ASSIGNMENT:
Word for word, please restate the lines from the beginning of the data through the line in which "A Little Fog 23/365" appears.

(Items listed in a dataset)
^^^^
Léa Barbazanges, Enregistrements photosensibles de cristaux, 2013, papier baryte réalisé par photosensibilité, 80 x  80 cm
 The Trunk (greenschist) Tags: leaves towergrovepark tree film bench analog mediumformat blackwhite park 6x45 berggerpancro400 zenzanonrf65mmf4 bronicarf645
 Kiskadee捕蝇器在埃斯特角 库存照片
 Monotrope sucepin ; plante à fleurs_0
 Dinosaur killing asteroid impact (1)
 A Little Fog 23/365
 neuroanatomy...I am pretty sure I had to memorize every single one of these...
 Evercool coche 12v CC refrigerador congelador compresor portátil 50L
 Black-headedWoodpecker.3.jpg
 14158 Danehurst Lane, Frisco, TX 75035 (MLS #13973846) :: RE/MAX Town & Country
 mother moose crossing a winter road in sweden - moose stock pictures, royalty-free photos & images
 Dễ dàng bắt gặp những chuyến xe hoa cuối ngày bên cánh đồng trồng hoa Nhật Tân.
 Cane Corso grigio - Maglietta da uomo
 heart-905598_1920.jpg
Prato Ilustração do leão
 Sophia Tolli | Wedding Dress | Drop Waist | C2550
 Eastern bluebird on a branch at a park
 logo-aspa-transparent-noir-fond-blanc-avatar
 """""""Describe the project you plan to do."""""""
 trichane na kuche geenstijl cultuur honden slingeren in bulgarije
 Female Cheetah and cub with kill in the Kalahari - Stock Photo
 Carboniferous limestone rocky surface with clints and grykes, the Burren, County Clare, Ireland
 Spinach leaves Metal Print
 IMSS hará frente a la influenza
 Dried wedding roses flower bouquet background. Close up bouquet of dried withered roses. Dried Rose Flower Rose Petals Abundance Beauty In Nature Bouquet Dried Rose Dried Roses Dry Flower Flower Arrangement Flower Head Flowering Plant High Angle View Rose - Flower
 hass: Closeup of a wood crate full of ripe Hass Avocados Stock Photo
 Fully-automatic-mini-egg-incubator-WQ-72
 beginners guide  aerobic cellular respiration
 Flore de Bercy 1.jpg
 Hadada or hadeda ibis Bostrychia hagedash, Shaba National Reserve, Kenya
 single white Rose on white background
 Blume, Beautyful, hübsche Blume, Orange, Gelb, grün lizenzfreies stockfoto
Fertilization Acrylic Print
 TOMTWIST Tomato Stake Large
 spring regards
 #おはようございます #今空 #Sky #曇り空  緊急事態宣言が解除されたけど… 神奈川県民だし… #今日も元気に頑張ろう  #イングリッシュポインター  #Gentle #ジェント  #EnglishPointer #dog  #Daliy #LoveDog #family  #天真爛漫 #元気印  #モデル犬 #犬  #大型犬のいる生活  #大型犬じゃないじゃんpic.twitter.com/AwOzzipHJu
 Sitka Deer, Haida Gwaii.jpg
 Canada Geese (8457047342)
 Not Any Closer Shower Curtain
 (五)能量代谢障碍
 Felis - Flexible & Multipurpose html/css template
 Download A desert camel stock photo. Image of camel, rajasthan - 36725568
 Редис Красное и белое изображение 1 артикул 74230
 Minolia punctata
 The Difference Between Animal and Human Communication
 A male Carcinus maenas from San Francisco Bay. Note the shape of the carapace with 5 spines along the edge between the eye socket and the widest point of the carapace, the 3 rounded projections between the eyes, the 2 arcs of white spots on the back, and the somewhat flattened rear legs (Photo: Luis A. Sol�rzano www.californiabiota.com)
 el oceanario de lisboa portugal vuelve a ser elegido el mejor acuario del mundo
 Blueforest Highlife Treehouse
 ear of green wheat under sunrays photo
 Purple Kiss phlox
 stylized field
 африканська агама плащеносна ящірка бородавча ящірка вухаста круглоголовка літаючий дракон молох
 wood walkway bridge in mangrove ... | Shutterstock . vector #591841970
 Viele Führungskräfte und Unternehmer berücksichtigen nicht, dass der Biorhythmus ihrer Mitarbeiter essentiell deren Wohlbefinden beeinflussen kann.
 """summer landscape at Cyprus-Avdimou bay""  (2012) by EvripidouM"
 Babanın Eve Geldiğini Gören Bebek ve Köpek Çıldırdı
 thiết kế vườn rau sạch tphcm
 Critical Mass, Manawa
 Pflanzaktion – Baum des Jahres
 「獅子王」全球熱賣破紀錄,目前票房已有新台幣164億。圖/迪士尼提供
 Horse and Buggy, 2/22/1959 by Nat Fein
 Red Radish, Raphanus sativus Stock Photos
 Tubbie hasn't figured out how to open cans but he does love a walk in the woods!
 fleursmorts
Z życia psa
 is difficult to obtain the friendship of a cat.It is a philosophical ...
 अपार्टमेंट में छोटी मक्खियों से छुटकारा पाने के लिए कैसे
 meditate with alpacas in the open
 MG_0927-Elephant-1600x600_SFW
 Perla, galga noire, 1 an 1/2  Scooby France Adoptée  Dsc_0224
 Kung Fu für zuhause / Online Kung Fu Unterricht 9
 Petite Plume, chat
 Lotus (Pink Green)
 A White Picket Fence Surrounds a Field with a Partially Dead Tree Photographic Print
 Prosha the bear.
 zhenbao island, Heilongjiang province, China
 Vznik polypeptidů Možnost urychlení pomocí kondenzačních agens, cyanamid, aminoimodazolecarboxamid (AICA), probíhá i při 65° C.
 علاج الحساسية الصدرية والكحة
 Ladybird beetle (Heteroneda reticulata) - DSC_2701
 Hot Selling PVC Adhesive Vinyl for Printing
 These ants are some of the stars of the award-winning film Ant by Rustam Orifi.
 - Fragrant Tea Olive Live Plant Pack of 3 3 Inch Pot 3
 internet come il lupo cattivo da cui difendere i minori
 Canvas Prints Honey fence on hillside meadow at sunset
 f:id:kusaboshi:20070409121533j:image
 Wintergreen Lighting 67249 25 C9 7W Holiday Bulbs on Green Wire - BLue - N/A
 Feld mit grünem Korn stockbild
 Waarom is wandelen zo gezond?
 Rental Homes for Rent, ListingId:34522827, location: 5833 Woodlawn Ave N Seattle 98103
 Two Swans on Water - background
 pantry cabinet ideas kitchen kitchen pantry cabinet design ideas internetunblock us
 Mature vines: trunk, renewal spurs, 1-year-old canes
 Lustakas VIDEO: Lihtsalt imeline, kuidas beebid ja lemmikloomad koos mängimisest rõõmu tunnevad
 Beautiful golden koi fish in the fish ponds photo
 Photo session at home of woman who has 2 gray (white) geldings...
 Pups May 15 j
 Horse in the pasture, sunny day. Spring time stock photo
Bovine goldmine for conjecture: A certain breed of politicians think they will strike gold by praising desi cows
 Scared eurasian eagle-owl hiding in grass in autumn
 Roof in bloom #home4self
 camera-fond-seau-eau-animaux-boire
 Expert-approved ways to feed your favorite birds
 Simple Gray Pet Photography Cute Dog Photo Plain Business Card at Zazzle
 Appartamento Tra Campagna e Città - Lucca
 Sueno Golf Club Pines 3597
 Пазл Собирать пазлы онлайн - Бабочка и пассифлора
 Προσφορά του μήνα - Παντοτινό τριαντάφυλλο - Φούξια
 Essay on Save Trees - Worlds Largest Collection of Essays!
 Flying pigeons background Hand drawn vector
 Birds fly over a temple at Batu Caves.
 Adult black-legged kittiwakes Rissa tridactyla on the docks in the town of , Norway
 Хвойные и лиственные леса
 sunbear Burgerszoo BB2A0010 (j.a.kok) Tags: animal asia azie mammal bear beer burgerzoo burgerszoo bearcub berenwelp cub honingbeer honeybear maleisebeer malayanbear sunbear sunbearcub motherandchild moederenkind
^^^^
OUTPUT FOR THIS TASK:
Léa Barbazanges, Enregistrements photosensibles de cristaux, 2013, papier baryte réalisé par photosensibilité, 80 x  80 cm
 The Trunk (greenschist) Tags: leaves towergrovepark tree film bench analog mediumformat blackwhite park 6x45 berggerpancro400 zenzanonrf65mmf4 bronicarf645
 Kiskadee捕蝇器在埃斯特角 库存照片
 Monotrope sucepin ; plante à fleurs_0
 Dinosaur killing asteroid impact (1)
 A Little Fog 23/365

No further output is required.